── SELECTED PASSAGE
Adding a Pipeline Guide

Guides are collections of scripts that let you manipulate SQL objects in StreamLab

To add a pipeline guide:

  1. Drag it from the left hand column into the middle column.

  2. Click the pipeline guide to edit its properties. The Edit Guide page opens.

  3. Select a source or sink for the pipeline guide's input on the left side of the page. Select an output schema and prefix for the output view on the right side of the page. By default, StreamLab uses the project schema for the pipeline guide. You need to have previously created the source or sink in order for it to be available here.

Opening a Pipeline Guide

To open a pipeline guide, you click it. The Pipeline Guide page opens.

Here, you:

  • Select commands.
  • Implement the suggestions that result from these commands, which are added to the Script.
  • View the results of the Script in the Output view.

Using Pipeline Guides

Once you create a pipeline guide and select a source for the pipeline guide, you can begin adding steps to its script. To do so:

  • Choose a command category.
────
── LISTED ENTRIES
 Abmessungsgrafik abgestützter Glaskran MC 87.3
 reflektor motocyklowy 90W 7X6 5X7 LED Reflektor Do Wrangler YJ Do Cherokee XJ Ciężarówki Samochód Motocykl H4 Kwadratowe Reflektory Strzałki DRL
────
── LISTED ENTRIES
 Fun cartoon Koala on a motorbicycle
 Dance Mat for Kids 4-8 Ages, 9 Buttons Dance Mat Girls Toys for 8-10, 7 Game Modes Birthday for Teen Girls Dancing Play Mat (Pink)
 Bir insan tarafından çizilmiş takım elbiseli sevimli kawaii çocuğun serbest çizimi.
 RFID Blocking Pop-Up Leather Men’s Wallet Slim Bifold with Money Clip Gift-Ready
────
** DIRECTIONS **
Please reproduce the StreamLab pipeline guide passage above word for word, from its first heading to its final line.

** PROBLEM SOLUTION **
Adding a Pipeline Guide

Guides are collections of scripts that let you manipulate SQL objects in StreamLab

To add a pipeline guide:

  1. Drag it from the left hand column into the middle column.

  2. Click the pipeline guide to edit its properties. The Edit Guide page opens.

  3. Select a source or sink for the pipeline guide's input on the left side of the page. Select an output schema and prefix for the output view on the right side of the page. By default, StreamLab uses the project schema for the pipeline guide. You need to have previously created the source or sink in order for it to be available here.

Opening a Pipeline Guide

To open a pipeline guide, you click it. The Pipeline Guide page opens.

Here, you:

  • Select commands.
  • Implement the suggestions that result from these commands, which are added to the Script.
  • View the results of the Script in the Output view.

Using Pipeline Guides

Once you create a pipeline guide and select a source for the pipeline guide, you can begin adding steps to its script. To do so:

  • Choose a command category.